What Helen and Annie are doing, throughout the film, is fingerspelling -- spelling out each word. The hand positions they are using for each letter look the same as the modern ones, to me.
However, it's not what most people who sign are using these days. In American Sign Language (ASL), there are single signs (hand positions and/or movements, often matched with facial expressions) for whole words, and even concepts. Only the things that have no single sign (often proper nouns) get spelled out.
For the sentence "I'll visit my mother in Altoona" the only thing that would be spelled out letter by letter is "Altoona."
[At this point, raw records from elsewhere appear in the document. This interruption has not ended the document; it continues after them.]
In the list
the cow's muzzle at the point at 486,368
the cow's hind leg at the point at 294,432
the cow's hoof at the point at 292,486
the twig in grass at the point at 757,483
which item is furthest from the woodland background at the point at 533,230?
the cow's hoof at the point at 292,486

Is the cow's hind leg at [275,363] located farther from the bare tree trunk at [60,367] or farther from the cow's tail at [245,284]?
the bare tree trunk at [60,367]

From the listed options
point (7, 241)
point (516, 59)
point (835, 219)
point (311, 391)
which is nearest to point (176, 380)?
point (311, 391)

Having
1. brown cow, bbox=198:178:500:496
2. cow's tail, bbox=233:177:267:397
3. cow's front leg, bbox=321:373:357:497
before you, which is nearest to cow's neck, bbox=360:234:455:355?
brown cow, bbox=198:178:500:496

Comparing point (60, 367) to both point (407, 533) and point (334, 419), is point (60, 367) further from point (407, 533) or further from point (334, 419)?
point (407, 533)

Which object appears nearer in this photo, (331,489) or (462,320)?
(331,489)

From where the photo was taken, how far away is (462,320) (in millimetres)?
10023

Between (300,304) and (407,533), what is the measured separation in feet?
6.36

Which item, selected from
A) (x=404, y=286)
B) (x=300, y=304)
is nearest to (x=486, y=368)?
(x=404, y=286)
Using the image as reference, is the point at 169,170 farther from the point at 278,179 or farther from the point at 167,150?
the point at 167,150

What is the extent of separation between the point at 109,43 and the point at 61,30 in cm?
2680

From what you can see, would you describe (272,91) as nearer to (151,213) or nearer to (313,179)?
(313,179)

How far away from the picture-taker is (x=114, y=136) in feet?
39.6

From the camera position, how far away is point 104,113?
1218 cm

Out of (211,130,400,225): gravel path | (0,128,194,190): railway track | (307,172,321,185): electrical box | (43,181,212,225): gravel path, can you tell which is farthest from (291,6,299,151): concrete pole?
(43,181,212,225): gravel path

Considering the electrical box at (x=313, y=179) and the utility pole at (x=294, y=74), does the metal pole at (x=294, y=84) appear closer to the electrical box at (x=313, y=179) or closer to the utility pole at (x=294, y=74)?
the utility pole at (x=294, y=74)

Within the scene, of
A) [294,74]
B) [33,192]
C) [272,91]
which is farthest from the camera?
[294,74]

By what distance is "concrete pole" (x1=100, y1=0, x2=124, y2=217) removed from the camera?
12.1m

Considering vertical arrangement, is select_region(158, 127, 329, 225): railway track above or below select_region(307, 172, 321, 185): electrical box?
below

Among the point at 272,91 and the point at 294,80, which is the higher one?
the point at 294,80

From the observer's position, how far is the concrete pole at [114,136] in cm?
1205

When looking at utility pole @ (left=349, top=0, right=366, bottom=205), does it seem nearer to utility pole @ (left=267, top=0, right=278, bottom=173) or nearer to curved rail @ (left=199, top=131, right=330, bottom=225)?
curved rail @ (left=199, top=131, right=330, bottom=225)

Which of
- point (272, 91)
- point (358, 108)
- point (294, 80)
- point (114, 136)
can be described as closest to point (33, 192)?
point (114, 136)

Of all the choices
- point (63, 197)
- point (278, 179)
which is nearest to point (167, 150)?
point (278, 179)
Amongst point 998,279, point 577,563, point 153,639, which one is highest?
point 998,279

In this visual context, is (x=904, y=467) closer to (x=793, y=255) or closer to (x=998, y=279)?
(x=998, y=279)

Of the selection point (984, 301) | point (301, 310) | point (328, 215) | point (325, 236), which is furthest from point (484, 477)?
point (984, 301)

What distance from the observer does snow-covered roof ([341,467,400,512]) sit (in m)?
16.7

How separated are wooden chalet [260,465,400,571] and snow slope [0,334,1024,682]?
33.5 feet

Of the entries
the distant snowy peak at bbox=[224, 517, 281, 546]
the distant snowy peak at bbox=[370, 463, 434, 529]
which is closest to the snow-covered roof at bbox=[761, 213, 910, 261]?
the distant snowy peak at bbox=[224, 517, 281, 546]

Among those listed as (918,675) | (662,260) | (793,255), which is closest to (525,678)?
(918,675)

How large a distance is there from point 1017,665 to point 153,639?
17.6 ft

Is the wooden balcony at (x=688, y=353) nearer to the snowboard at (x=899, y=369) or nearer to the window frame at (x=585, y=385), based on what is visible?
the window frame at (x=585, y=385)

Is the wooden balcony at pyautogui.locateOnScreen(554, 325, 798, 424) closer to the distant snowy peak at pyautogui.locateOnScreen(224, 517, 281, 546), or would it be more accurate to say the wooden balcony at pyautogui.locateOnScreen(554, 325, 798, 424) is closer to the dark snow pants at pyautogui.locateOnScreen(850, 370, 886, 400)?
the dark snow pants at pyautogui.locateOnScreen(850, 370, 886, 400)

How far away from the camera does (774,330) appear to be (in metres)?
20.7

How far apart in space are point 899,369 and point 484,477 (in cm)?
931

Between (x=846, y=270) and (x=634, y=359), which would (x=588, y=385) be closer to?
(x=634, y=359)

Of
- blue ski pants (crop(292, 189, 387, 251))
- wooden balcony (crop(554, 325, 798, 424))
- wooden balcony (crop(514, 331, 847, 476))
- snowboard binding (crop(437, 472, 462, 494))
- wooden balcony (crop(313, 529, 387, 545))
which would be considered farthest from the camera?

So, Annie and Helen would have been using a single gesture each for:
doll - http://www.lifeprint.com/asl101/pages-signs/d/doll.htm
tree - http://www.lifeprint.com/asl101/pages-signs/t/tree.htm
teacher - http://www.lifeprint.com/asl101/pages-signs/t/teacher.htm
etc.
Grammar and word order are often different from spoken English. And, as with any language use, there are puns, "accents," slang expressions, professional jargon shortcuts, nicknames, and disagreements about what is correct!
I imagine things differ in other countries - I just know the English alphabet and a bit of ASL.
If you want to see signing that is more like contemporary use (I think it's essentially ASL, with fingerspelling only when needed) in an older film, watch Johnny Belinda. And, in just about any newer American film in which people sign, you'll be likely to see much more ASL and very little fingerspelling.